Dans un entretien accordé au Journal du Dimanche, le ministre délégué aux Affaires européennes Benjamin Haddad dresse un tableau offensif de la stratégie française en Europe. Fervent soutien d’Emmanuel Macron, il s’affiche comme le défenseur des intérêts français face à une bureaucratie bruxelloise qu’il accuse de nuire à la compétitivité de nos entreprises. Sur tous les fronts, de la guerre en Ukraine à la politique commerciale, il affirme une ligne claire : protection, simplification, et réarmement économique.
Face à Vladimir Poutine, Haddad ne mâche pas ses mots. Il dénonce une stratégie russe de « déstabilisation de l’Europe », fustige son absence au sommet d’Istanbul, et soutient sans ambiguïté le projet de nouvelles sanctions. Mais surtout, il insiste : la France, loin d’être isolée, est aujourd’hui « au centre du jeu diplomatique », grâce à la détermination d’Emmanuel Macron. Le ministre confirme également la volonté de renforcer la présence occidentale en Ukraine pour assurer une « paix durable » fondée sur la dissuasion.
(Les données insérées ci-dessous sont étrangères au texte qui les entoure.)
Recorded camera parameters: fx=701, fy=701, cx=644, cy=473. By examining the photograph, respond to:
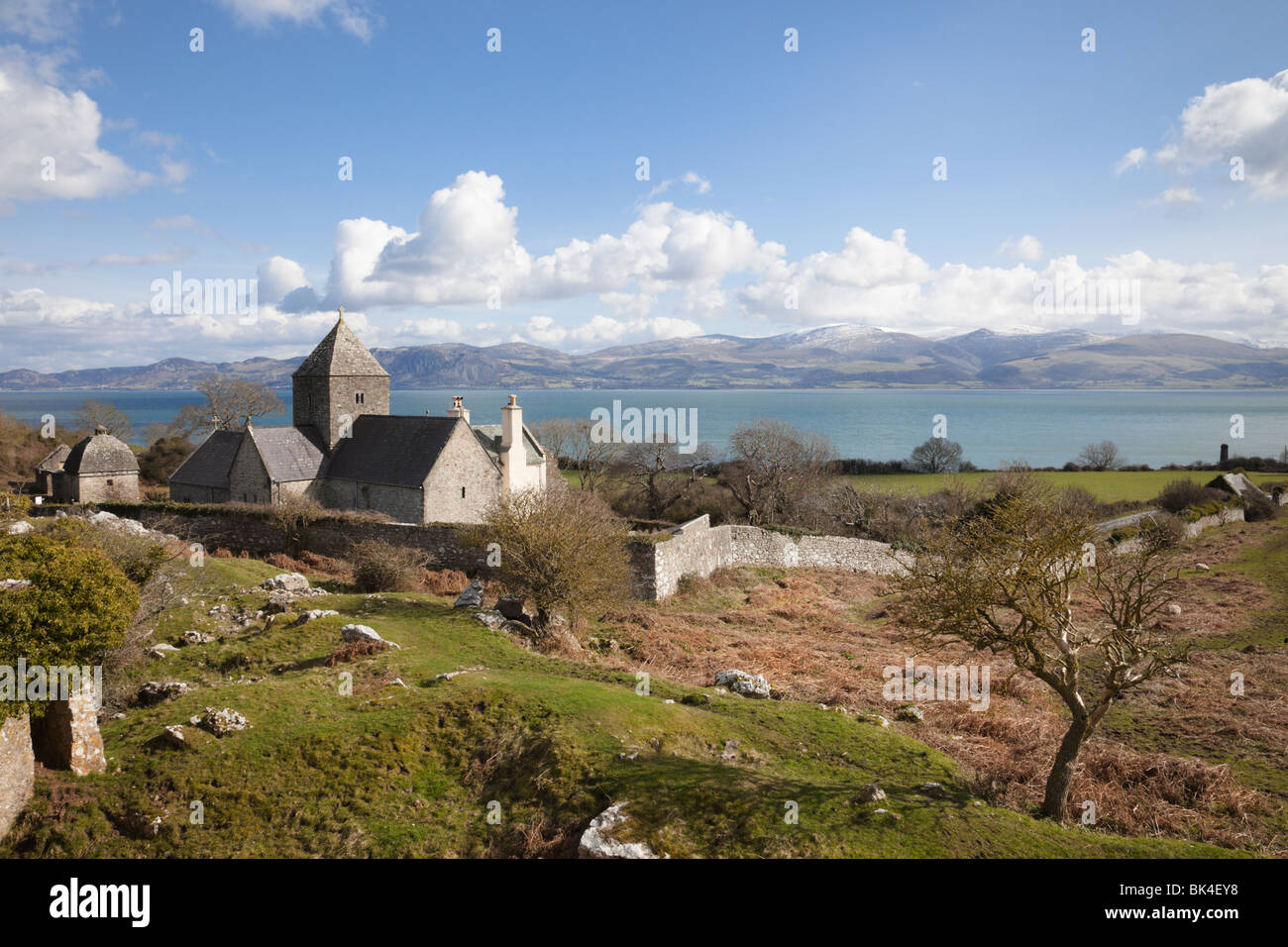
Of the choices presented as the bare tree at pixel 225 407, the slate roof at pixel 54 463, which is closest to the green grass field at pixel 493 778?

Un plaidoyer pour une Europe plus réaliste
Mais c’est sur le terrain économique que Benjamin Haddad se montre le plus combatif. « Je ne suis pas le VRP de la Commission européenne », affirme-t-il. À l’heure où les agriculteurs, les patrons de PME et les élus locaux dénoncent l’empilement des normes européennes, il plaide pour un changement radical de méthode. « Il faut arrêter la fuite en avant », tranche-t-il, en citant la révision en cours des réglementations sur la production durable, les normes automobiles ou encore la fiscalité numérique. « La France a un mot d’ordre : simplifier, simplifier, simplifier ! »
Il s’oppose également fermement à l’accord Mercosur, dénonçant l’incohérence entre les exigences imposées à nos agriculteurs et les produits importés qui ne respecteraient pas les mêmes règles. « Nous exigeons de la réciprocité », insiste-t-il, tout en promettant une ligne dure face aux pressions américaines dans la guerre commerciale en cours. À ses yeux, il ne faut pas être naïf : l’Europe doit enfin se doter des outils de sa souveraineté économique.
Dans cet entretien, le ministre revient également sur l’ignoble silence des députés de La France insoumise concernant la détention de Boualem Sansal. « Notre Assemblée aurait pu envoyer un message unanime. LFI a préféré le communautarisme », fustige-t-il, dénonçant un repli idéologique contraire aux valeurs de la République.
Sur le plan politique, Haddad assume son ancrage à droite et plaide pour une alliance avec Les Républicains. Il réitère son soutien à Rachida Dati pour les municipales à Paris, soulignant la nécessité d’un « nouveau souffle » pour tourner la page d’un quart de siècle de gestion socialiste. Convaincu que la majorité présidentielle peut s’élargir autour de valeurs communes de « travail, liberté et Europe », il se dit prêt à s’engager personnellement dans cette bataille.